**Görev talimatı:** Aşağıdaki İstanbul kedileriyle ilgili metni kaldığı yerden sürdür.

Milyonlarca insana ev sahipliği yapan İstanbul sokaklarında kedilerle rastlaşmak her zaman mümkün. Merhameti ve sevgiyi taşıyan İstanbul'un kedileri 17 Şubat Dünya Kediler Günü'nde gündem oldu.
Fatih, Kadıköy ve Beyoğlu gibi ilçelerde yoğun olarak görülen kediler, mahalle sakinleri ve esnaf tarafından besleniyor.
Tarihi sokaklarda gezerken bazen bir kahvenin önünde uyuklayan, bazen de balıkçıların oltalarına göz diken kedilerle karşılaşmak sıradan bir manzara haline gelmiş. Renkleri ve türleriyle farklılık gösteren bu sevimli hayvanlar, halk arasında genellikle "Tekir", "Sarman", "Duman" gibi isimlerle anılıyor. Fotoğrafçılar için ise İstanbul’u anlatan karelerin vazgeçilmez unsurlarından biri haline gelmiş durumda.

**Verilen kayıtlar:**
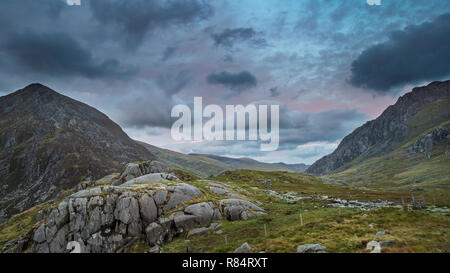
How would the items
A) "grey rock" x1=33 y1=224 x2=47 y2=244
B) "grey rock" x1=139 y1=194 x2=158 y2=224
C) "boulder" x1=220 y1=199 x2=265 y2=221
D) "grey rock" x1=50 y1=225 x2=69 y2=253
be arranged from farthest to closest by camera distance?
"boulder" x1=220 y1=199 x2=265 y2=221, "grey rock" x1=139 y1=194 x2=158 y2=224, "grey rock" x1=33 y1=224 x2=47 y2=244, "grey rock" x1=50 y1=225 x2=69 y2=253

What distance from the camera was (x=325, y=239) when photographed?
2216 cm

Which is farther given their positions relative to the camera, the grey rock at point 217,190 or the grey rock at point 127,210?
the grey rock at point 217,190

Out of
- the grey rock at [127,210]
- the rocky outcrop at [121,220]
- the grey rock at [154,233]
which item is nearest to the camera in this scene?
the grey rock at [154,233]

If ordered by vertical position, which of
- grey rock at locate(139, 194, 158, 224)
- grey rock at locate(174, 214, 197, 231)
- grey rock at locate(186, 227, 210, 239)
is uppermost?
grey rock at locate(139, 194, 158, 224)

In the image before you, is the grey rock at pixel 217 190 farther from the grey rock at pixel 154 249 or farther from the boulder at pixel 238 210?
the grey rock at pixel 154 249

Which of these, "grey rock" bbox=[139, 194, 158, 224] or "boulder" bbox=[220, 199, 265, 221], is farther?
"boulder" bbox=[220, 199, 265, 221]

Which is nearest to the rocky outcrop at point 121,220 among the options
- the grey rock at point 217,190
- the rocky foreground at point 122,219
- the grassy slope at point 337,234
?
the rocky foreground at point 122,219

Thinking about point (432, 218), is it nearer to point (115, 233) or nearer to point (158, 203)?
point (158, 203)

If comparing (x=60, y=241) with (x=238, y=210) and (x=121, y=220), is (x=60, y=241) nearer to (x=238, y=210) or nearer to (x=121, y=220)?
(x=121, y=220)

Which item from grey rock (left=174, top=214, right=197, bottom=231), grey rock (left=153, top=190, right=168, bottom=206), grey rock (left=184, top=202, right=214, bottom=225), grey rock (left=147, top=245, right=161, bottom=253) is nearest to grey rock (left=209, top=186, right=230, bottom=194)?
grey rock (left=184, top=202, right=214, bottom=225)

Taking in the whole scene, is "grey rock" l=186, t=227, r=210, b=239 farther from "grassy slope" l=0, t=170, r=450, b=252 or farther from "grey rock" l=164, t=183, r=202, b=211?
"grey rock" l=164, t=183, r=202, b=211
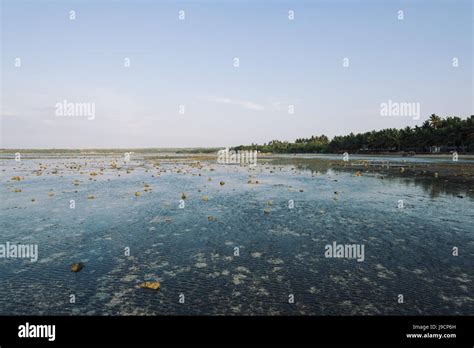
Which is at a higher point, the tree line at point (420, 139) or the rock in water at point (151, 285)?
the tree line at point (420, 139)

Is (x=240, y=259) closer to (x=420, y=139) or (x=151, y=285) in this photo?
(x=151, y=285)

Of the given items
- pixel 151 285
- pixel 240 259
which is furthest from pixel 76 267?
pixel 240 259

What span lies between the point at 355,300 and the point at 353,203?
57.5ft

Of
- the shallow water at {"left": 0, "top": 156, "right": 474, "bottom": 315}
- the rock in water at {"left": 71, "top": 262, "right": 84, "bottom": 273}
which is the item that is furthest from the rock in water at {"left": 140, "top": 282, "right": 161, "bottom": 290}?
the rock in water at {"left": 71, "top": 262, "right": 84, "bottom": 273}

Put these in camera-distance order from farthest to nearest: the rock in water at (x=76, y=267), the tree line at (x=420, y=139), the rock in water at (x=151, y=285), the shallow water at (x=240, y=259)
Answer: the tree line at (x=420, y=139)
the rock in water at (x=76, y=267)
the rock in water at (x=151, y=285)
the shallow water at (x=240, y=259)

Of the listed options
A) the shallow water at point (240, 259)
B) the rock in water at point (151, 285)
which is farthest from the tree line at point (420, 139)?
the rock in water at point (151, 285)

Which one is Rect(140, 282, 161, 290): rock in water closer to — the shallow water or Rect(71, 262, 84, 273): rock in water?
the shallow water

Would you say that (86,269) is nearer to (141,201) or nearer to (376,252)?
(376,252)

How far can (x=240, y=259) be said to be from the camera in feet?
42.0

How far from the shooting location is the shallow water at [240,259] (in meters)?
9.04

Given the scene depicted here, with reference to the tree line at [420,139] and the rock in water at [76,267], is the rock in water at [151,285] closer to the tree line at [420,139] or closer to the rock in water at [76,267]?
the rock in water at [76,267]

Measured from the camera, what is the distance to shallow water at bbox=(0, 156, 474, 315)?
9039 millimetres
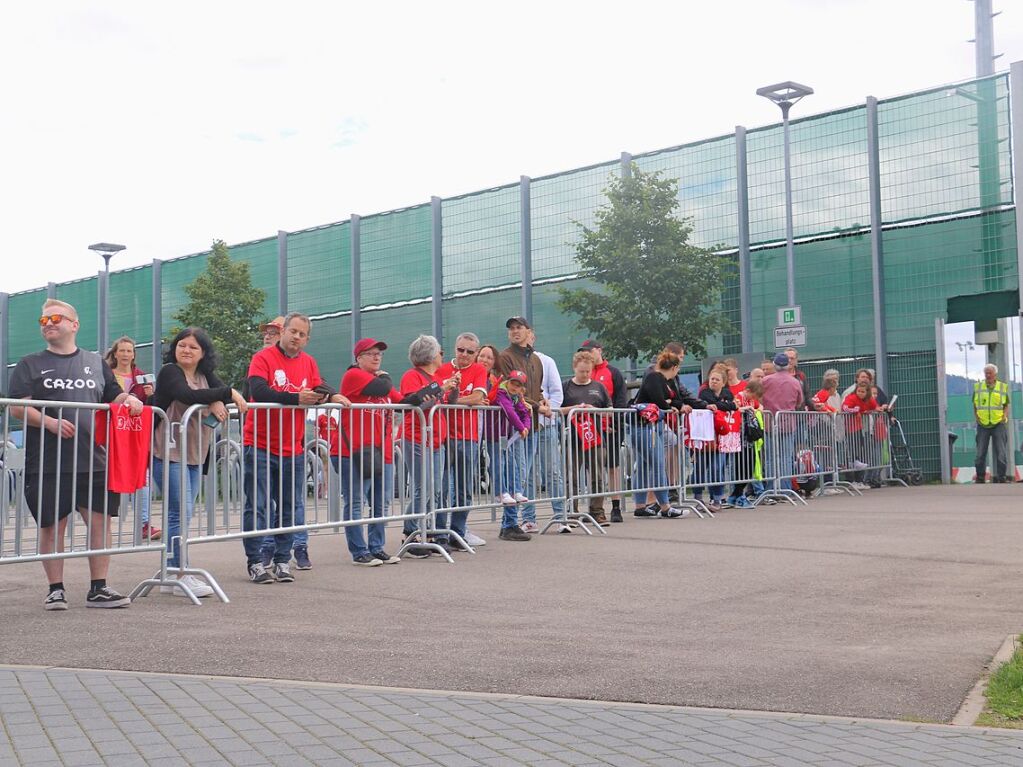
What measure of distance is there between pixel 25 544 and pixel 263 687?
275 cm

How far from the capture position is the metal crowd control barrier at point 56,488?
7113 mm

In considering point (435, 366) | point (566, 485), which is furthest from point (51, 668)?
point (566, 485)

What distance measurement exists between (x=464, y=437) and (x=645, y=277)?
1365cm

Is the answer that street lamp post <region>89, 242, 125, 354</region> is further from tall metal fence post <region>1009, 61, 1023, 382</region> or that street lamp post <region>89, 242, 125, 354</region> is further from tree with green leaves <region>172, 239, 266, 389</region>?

**Yanıt:**
Osmanlı döneminden itibaren bu şehrin kültürünün ayrılmaz bir parçası olan kediler, özellikle külliyeler ve cami çevrelerinde yoğunlaştı.
Bayezid Camisi’nin inşasında, çevrede yaşayan hayvanların beslenmesi için gerekli gelirin nasıl sağlanacağına dair hesaplamaların yapıldığı biliniyor. Keza 3. Murat döneminde yayımlanan Evrensel Hayvan Hakları Bildirgesi, Osmanlı’da hayvanlara yönelik merhamet duygusunun ne kadar köklü olduğunu gösteriyor.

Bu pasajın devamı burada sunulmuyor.